- TÂCHES:
1/ D'après le texte sur la langue française, pourquoi les Français, pourtant enviés, se plaignaient-ils peut-être de la princesse ?
2/ Repérez chaque ligne de la liste où figure la chaîne "vantage". La casse compte.

::: TEXTE FOURNI :::

Dans Malaise dans la langue française, dirigé par notre ami Sami Biasoni, 12 intellectuels nous alertent sur les menaces qui pèsent sur notre langue. Parmi eux, l’écrivain Boualem Sansal dont nous publions ici de larges extraits de la contribution.
Des temps fastes…
« Glücklich wie Gott in Frankreich », aimaient à dire les Allemands, avec une pointe de jalousie bien teutonne, c’est-à-dire franche et tenace. Ils n’étaient pas les seuls à envier ces Français qui avaient cette chance inouïe d’être Français vivant en France et qui, comble de l’ingratitude, trouvaient à se plaindre de la princesse, mais peut-être voulaient-ils seulement montrer que le bonheur n’est pas que dans l’abondance et la frivolité, il est aussi dans la critique et la dissidence. Dans le monde, jusqu’en ses terres les plus lointaines, on rêvait en toute occasion de cet Éden laïc et chahuteur où tout finit par des chansons, avec l’idée de le visiter un jour, d’y étudier, de s’y installer pourquoi pas, et d’apprendre en théorie et en pratique la recette des amours légères et des plaisirs fins, sans oublier les mille et une jouissives façons de râler à propos de tout et rien.

::: DONNÉES DU CORPUS :::

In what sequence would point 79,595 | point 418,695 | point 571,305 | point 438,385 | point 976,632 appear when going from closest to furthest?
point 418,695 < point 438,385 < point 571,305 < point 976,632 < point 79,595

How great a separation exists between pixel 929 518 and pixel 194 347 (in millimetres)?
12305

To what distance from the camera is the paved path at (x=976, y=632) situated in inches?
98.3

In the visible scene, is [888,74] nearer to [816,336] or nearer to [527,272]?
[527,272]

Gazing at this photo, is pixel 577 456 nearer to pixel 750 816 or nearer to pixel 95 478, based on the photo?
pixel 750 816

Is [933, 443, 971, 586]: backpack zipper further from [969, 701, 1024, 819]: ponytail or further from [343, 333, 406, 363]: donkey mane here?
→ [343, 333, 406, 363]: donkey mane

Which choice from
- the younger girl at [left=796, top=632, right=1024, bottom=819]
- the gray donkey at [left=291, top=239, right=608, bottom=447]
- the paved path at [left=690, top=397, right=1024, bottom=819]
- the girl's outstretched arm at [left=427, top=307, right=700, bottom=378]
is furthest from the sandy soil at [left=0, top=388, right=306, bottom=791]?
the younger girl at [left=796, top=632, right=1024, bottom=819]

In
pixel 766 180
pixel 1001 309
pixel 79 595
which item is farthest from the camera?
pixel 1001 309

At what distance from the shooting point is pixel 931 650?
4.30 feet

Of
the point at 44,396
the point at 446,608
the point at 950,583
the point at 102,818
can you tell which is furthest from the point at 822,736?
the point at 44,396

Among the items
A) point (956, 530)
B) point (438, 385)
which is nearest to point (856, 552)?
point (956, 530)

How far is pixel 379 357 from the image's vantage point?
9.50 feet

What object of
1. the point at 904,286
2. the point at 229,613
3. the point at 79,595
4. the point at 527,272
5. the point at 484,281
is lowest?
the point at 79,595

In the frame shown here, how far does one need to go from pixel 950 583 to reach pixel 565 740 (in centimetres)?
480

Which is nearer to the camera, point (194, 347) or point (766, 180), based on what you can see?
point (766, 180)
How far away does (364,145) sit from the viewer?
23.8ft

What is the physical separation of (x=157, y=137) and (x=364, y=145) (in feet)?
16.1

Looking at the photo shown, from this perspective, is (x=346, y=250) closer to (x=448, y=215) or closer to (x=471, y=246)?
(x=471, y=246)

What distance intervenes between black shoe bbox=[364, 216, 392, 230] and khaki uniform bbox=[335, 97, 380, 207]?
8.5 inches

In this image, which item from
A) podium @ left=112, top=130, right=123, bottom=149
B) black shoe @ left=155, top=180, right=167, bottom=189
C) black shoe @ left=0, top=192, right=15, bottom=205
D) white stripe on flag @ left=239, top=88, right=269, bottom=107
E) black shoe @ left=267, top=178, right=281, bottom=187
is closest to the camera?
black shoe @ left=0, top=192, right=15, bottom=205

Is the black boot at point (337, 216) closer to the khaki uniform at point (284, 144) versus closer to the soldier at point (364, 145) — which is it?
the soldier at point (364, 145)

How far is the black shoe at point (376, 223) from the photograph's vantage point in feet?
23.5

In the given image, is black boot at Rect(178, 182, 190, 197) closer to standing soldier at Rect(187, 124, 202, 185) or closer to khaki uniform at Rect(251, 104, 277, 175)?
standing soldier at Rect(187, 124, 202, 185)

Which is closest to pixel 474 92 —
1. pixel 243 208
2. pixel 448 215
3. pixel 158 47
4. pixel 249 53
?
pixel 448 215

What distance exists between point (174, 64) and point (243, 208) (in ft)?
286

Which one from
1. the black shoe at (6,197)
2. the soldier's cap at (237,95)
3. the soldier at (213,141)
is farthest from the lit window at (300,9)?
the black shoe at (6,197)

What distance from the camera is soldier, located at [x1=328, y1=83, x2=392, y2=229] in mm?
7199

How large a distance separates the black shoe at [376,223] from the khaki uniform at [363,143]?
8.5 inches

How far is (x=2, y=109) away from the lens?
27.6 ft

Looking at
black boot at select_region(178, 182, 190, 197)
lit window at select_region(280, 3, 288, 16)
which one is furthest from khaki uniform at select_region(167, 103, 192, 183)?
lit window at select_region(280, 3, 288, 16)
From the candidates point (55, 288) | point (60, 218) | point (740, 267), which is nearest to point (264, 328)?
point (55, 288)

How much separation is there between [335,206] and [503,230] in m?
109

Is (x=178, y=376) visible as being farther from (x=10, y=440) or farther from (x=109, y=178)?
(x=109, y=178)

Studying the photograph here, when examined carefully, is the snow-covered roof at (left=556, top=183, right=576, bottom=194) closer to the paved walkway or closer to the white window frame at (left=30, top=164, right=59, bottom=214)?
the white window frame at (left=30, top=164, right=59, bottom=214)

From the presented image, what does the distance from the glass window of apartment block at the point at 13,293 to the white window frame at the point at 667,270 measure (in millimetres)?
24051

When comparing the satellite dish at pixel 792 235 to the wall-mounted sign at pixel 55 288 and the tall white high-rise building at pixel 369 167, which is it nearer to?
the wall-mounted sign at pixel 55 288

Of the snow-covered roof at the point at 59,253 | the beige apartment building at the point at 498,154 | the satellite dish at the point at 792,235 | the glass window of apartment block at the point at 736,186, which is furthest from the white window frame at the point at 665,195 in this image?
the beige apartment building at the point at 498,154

:::

- RÉPONSES PAR TÂCHE:
1/ Selon le texte, ils voulaient peut-être seulement montrer que le bonheur ne réside pas que dans l'abondance et la frivolité. Il se trouve aussi dans la critique et la dissidence.

2/
How far is pixel 379 357 from the image's vantage point?
How far is the black shoe at point (376, 223) from the photograph's vantage point in feet?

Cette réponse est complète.